● Task instructions
Each record in the listing below is to be duplicated exactly.

● Available data
+===+

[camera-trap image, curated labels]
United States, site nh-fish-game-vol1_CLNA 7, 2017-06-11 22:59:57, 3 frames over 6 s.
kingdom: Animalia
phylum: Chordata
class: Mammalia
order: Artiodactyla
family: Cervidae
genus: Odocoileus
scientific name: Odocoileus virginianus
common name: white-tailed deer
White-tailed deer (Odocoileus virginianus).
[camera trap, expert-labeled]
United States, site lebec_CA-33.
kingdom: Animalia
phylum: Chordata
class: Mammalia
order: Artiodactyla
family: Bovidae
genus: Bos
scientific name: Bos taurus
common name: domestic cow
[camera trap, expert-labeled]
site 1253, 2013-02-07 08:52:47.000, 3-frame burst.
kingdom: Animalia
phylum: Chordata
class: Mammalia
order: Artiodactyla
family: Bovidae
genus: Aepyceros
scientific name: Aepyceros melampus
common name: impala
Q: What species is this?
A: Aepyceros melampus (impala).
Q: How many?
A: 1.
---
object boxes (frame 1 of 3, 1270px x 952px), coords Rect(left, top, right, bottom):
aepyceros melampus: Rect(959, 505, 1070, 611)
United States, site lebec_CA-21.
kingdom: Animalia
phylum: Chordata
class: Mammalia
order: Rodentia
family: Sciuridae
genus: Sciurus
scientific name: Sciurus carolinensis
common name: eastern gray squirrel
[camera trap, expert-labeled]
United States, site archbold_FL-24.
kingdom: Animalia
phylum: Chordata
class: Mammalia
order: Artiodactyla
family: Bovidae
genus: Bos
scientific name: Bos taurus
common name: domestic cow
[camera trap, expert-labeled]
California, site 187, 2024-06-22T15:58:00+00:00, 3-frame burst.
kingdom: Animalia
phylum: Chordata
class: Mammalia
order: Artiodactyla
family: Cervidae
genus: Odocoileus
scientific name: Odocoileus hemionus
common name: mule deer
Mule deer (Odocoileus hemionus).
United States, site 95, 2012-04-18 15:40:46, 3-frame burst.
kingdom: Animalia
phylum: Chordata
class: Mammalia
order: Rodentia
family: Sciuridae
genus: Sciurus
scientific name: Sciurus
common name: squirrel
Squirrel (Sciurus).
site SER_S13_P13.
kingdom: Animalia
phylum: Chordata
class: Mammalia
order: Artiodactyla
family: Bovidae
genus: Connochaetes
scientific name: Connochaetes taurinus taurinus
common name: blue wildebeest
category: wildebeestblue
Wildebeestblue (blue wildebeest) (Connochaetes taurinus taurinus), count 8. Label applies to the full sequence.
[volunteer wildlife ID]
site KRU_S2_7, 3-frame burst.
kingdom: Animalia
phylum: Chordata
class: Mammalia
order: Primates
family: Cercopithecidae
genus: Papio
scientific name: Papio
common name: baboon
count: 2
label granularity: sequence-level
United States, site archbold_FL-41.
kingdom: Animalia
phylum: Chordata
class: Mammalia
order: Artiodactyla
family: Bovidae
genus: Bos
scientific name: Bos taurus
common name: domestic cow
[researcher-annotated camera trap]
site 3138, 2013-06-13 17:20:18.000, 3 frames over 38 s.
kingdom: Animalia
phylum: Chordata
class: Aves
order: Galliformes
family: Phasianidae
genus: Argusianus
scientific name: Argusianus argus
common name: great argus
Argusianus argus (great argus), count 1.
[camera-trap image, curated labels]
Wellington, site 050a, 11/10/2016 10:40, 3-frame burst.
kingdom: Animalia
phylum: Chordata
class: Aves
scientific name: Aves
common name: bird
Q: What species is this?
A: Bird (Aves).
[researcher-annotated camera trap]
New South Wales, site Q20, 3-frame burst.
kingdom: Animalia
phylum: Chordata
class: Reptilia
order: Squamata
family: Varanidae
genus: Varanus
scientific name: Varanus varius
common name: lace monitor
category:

+===+

● Expected answer
[camera-trap image, curated labels]
United States, site nh-fish-game-vol1_CLNA 7, 2017-06-11 22:59:57, 3 frames over 6 s.
kingdom: Animalia
phylum: Chordata
class: Mammalia
order: Artiodactyla
family: Cervidae
genus: Odocoileus
scientific name: Odocoileus virginianus
common name: white-tailed deer
White-tailed deer (Odocoileus virginianus).
[camera trap, expert-labeled]
United States, site lebec_CA-33.
kingdom: Animalia
phylum: Chordata
class: Mammalia
order: Artiodactyla
family: Bovidae
genus: Bos
scientific name: Bos taurus
common name: domestic cow
[camera trap, expert-labeled]
site 1253, 2013-02-07 08:52:47.000, 3-frame burst.
kingdom: Animalia
phylum: Chordata
class: Mammalia
order: Artiodactyla
family: Bovidae
genus: Aepyceros
scientific name: Aepyceros melampus
common name: impala
Q: What species is this?
A: Aepyceros melampus (impala).
Q: How many?
A: 1.
---
object boxes (frame 1 of 3, 1270px x 952px), coords Rect(left, top, right, bottom):
aepyceros melampus: Rect(959, 505, 1070, 611)
United States, site lebec_CA-21.
kingdom: Animalia
phylum: Chordata
class: Mammalia
order: Rodentia
family: Sciuridae
genus: Sciurus
scientific name: Sciurus carolinensis
common name: eastern gray squirrel
[camera trap, expert-labeled]
United States, site archbold_FL-24.
kingdom: Animalia
phylum: Chordata
class: Mammalia
order: Artiodactyla
family: Bovidae
genus: Bos
scientific name: Bos taurus
common name: domestic cow
[camera trap, expert-labeled]
California, site 187, 2024-06-22T15:58:00+00:00, 3-frame burst.
kingdom: Animalia
phylum: Chordata
class: Mammalia
order: Artiodactyla
family: Cervidae
genus: Odocoileus
scientific name: Odocoileus hemionus
common name: mule deer
Mule deer (Odocoileus hemionus).
United States, site 95, 2012-04-18 15:40:46, 3-frame burst.
kingdom: Animalia
phylum: Chordata
class: Mammalia
order: Rodentia
family: Sciuridae
genus: Sciurus
scientific name: Sciurus
common name: squirrel
Squirrel (Sciurus).
site SER_S13_P13.
kingdom: Animalia
phylum: Chordata
class: Mammalia
order: Artiodactyla
family: Bovidae
genus: Connochaetes
scientific name: Connochaetes taurinus taurinus
common name: blue wildebeest
category: wildebeestblue
Wildebeestblue (blue wildebeest) (Connochaetes taurinus taurinus), count 8. Label applies to the full sequence.
[volunteer wildlife ID]
site KRU_S2_7, 3-frame burst.
kingdom: Animalia
phylum: Chordata
class: Mammalia
order: Primates
family: Cercopithecidae
genus: Papio
scientific name: Papio
common name: baboon
count: 2
label granularity: sequence-level
United States, site archbold_FL-41.
kingdom: Animalia
phylum: Chordata
class: Mammalia
order: Artiodactyla
family: Bovidae
genus: Bos
scientific name: Bos taurus
common name: domestic cow
[researcher-annotated camera trap]
site 3138, 2013-06-13 17:20:18.000, 3 frames over 38 s.
kingdom: Animalia
phylum: Chordata
class: Aves
order: Galliformes
family: Phasianidae
genus: Argusianus
scientific name: Argusianus argus
common name: great argus
Argusianus argus (great argus), count 1.
[camera-trap image, curated labels]
Wellington, site 050a, 11/10/2016 10:40, 3-frame burst.
kingdom: Animalia
phylum: Chordata
class: Aves
scientific name: Aves
common name: bird
Q: What species is this?
A: Bird (Aves).
[researcher-annotated camera trap]
New South Wales, site Q20, 3-frame burst.
kingdom: Animalia
phylum: Chordata
class: Reptilia
order: Squamata
family: Varanidae
genus: Varanus
scientific name: Varanus varius
common name: lace monitor
category:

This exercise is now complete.